题目:
能否把讲 Matplotlib 排序图表的那篇文字里从“# Prepare Data”到“facecolor='white', dpi= 80)”的部分一字不差地照抄下来?

节选原文:
【数据分析】Matplotlib可视化最有价值的图表之——3、排序(Ranking)

  在数据分析和可视化中最有用的 50 个 Matplotlib 图表。 这些图表列表允许使用 python 的 matplotlib 和 seaborn 库选择要显示的可视化对象。

  这里开始第三部分内容:排序(Ranking)

准备工作

在代码运行前先引入下面的设置内容。 当然,单独的图表,可以重新设置显示要素。

# !pip install brewer2mpl
import numpy as np
import pandas as pd
import matplotlib as mpl
import matplotlib.pyplot as plt
import seaborn as sns
import warnings; warnings.filterwarnings(action='once')

large = 22; med = 16; small = 12
params = {'axes.titlesize': large,
          'legend.fontsize': med,
          'figure.figsize': (16, 10),
          'axes.labelsize': med,
          'axes.titlesize': med,
          'xtick.labelsize': med,
          'ytick.labelsize': med,
          'figure.titlesize': large}
plt.rcParams.update(params)
plt.style.use('seaborn-whitegrid')
sns.set_style("white")
# %matplotlib inline

# Version
print(mpl.__version__)  # >> 3.0.2
print(sns.__version__)  # >> 0.9.0

本节内容

排序(Ranking)

将杂乱无章的数据元素,通过一定的方法按关键字顺序排列的过程叫做排序。

  • 15 有序条形图 (Ordered Bar Chart)
  • 16 棒棒糖图 (Lollipop Chart)
  • 17 包点图 (Dot Plot)
  • 18 坡度图 (Slope Chart)
  • 19 哑铃图 (Dumbbell Plot)

15 有序条形图 (Ordered Bar Chart)

有序条形图有效地传达了项目的排名顺序。 但是,在图表上方添加度量标准的值,用户可以从图表本身获取精确信息。

# Prepare Data
df_raw = pd.read_csv("https://github.com/selva86/datasets/raw/master/mpg_ggplot2.csv")
df = df_raw[['cty', 'manufacturer']].groupby('manufacturer').apply(lambda x: x.mean())
df.sort_values('cty', inplace=True)
df.reset_index(inplace=True)

# Draw plot
import matplotlib.patches as patches

fig, ax = plt.subplots(figsize=(16,10), facecolor='white', dpi= 80)
ax.vlines(x=df.index, ymin=0, ymax=df.cty, color='firebrick', alpha=0.7, linewidth=20)

原始数据:
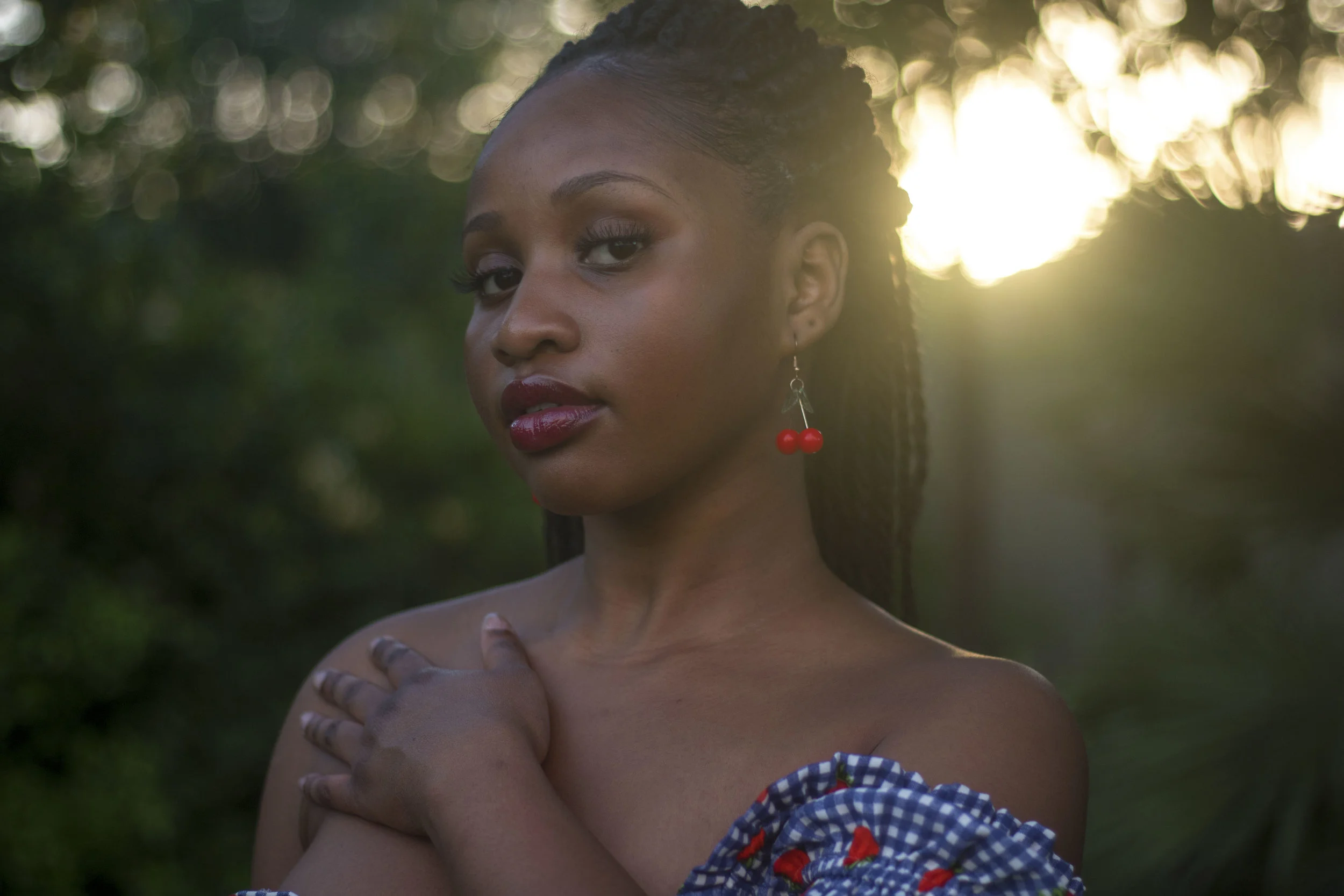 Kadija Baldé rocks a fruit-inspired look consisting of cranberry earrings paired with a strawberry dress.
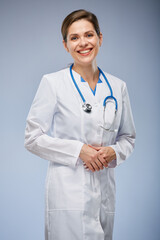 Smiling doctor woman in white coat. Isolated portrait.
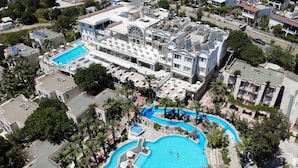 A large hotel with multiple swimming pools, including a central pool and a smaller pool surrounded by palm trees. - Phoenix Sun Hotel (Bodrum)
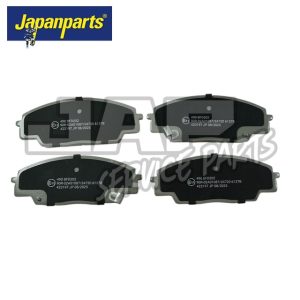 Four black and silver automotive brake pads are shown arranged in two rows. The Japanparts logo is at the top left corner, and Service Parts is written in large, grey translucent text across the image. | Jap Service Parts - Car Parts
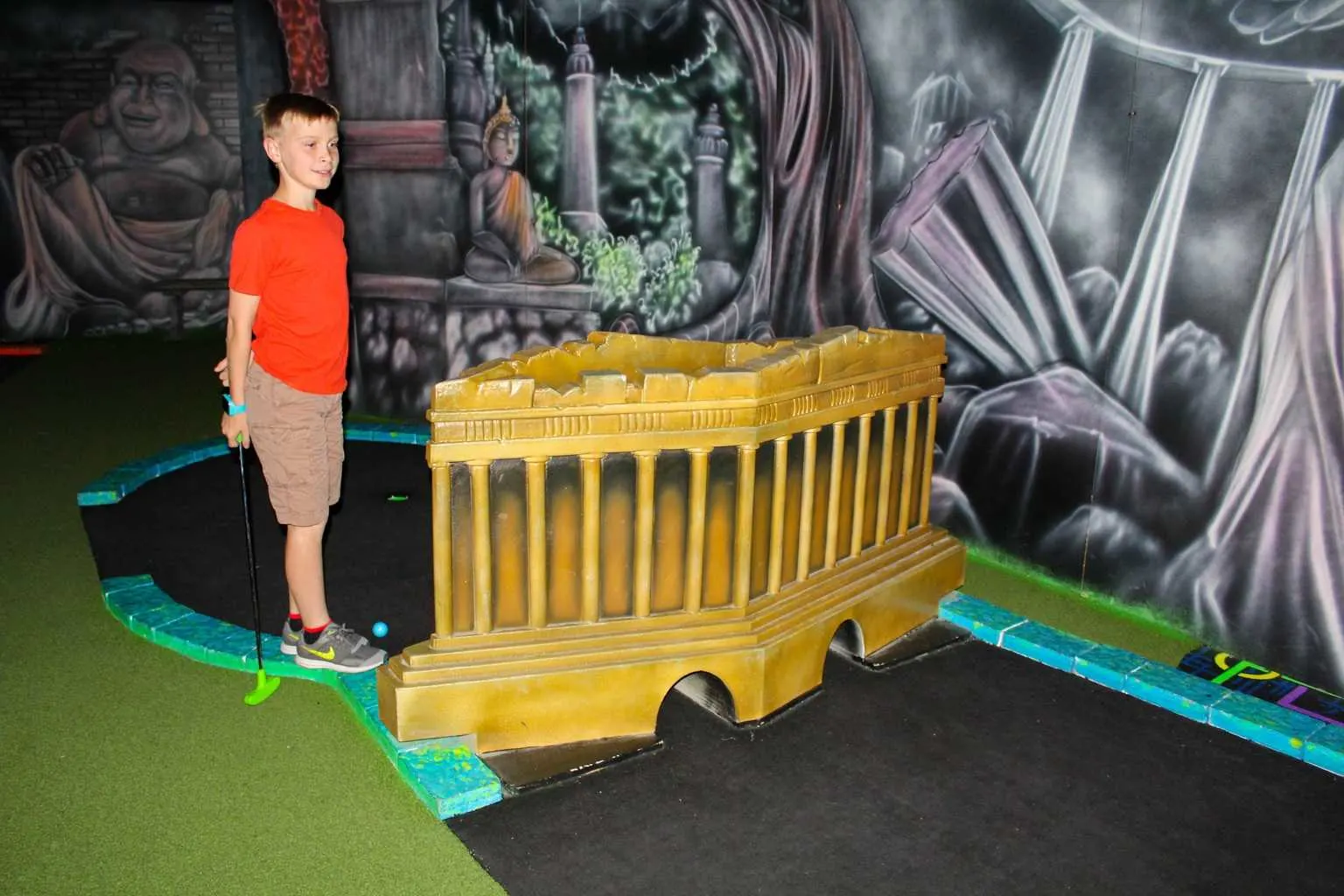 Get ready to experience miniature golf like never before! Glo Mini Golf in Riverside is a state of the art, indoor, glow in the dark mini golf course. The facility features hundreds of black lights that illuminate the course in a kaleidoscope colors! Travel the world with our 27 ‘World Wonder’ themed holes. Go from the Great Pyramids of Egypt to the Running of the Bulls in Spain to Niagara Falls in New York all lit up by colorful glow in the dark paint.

参考答案:
# Prepare Data
df_raw = pd.read_csv("https://github.com/selva86/datasets/raw/master/mpg_ggplot2.csv")
df = df_raw[['cty', 'manufacturer']].groupby('manufacturer').apply(lambda x: x.mean())
df.sort_values('cty', inplace=True)
df.reset_index(inplace=True)

# Draw plot
import matplotlib.patches as patches

fig, ax = plt.subplots(figsize=(16,10), facecolor='white', dpi= 80)